[EXCERPTED TEXT Boundary: Start]

So my husband and I talked, again.
His great new idea? "Keep SDs occupied so they don't cause me any trouble."
18, 14 ,12. And he needs to keep them occupied so they don't cause me any trouble? Seriously.
Let's analyze what's wrong about this.
He's keeping them occupied, at the age of 18, 14, and 12. If they were 8, 4 and 2 I'd totally understand. But now? They don't need to be kept occupied in order to not caus trouble. Well they shouldn't need to! But they clearly do when in our home. IN OUR HOME specifically, because they are never kept occupied by anyone usually, because they usually don't cause trouble, except to ME. I'd say to US, but that's the next wrong thing.
Cause ME any trouble? Shouldn't it bother him if someone is treating his wife like crap? Shouldn't it bother him that his wife with a new baby is being bothered by his teen girls? I believe it should. Maybe I'm wrong, but I believe it should. But it doesn't! He's keeping them occupied so that they don't bother ME. Like I'm not his wife and my baby is not his baby too.
Another problem? If he's keeping them occupied, he's not spending time with me, the baby, or helping me. He's just keeping them occupied and having a great time, while I'm in pain, stressed, tired, taking care of our baby.. HE'S THE FATHER. He should care.
But he doesn't give a fuck how I feel even if it affects the baby.
I love him, I love him so much. I believed he loves me- he didn't treat me this way before. He cared about my feelings at least enough to consider them,like I do with his. But now, he's occupid with his girls because the closer he gets to me, the further they get from him.
I just want to have joyful days after giving birth to my angel. He wants to spend those days with his teen kids. Well seriously.
Am I right, or is he?
Should I insist on another solution, or let this go?

I would go to my mom's, but she lives in another country, so she's coming to our place. I have one friend that could take me in but with her current state and phase of life, I'd have to help her instead of her helping me. Then again- with this solution, there's no need to go anywhere. SDs and my husband will be going. But it's not what I want. I want my husband to be there!

Comments

RedWingsFan's picture

OMG I'm mad for you! I don't have any solutions, but wow - he has to keep them occupied? How about he sets some rules and enforces them?

Onefootout's picture

Argh!

Everything you say is right and reasonable. So his solution is to continue to avoid parenting and make you feel unreasonable since they only bother you....yeah right.

These skids know how to manipulate their dad and know how to drive that wedge between you and him. All because they're immature do not have their own lives and expect daddy to entertain them.

I swear some days I feel like SMs can't win. I feel for ya! Get some family time in with your mom And baby and try to ignore all the brats the best you can.
But eventually I would have to be honest with him that he shouldn't neglect you and the baby just because his kids are guilting him. You know these kids must feel threatened by your new baby. They must learn how to share their dad, they cant have him 100% of the time.

oncechoosetosmile's picture

So their punishments for treating you shitty is that "dadddddyyyy" keeps them busy and spending precious time with them as if you and your baby don't exist.Sure that they will be "suffering" by that punishments , especially because it will make them think they "won" and have daddy all for themselves-and best- in their eyes his actions show clear evidence that he doesn't care that much about you two, but instead gives all his attention to them!! That's surely a winner- can it get any better for those girls?Of course Daddy will rather make sure they are fine instead of telling them off for treating that unimportant person, his life partner, bad.

[EXCERPTED TEXT Boundary: End]

_PROBLEM STATEMENT:_ Please write out the portion of the stepparenting post starting with "RedWingsFan's picture" and going on through "bother you....yeah right.". The records have no connection to the stepparenting post.

[LISTED ENTRIES Boundary: Start]

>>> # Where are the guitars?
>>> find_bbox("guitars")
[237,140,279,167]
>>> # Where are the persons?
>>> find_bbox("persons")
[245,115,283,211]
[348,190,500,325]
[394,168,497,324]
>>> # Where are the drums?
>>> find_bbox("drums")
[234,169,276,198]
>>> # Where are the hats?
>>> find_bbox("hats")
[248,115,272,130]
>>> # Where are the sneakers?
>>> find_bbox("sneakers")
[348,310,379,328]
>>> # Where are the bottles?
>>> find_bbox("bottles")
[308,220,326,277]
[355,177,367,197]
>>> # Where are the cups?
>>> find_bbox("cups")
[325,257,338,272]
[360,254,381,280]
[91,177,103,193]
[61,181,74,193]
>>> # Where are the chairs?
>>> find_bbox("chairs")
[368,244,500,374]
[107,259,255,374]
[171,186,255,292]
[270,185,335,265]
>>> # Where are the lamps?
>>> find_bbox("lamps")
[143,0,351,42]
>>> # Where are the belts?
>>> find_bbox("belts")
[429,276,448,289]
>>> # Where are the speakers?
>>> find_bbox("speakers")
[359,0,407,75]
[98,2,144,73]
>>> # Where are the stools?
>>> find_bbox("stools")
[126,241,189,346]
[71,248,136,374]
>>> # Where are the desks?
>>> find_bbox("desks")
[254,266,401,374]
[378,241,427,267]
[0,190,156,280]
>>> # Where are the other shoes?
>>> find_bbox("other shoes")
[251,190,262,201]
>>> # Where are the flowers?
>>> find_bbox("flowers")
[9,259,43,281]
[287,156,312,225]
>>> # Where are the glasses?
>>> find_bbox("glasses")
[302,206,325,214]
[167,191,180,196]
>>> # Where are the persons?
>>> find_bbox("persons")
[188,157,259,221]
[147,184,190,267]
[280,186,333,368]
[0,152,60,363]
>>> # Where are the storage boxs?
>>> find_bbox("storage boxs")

[LISTED ENTRIES Boundary: End]

_WRITTEN RESPONSE:_
RedWingsFan's picture

OMG I'm mad for you! I don't have any solutions, but wow - he has to keep them occupied? How about he sets some rules and enforces them?

Onefootout's picture

Argh!

Everything you say is right and reasonable. So his solution is to continue to avoid parenting and make you feel unreasonable since they only bother you....yeah right.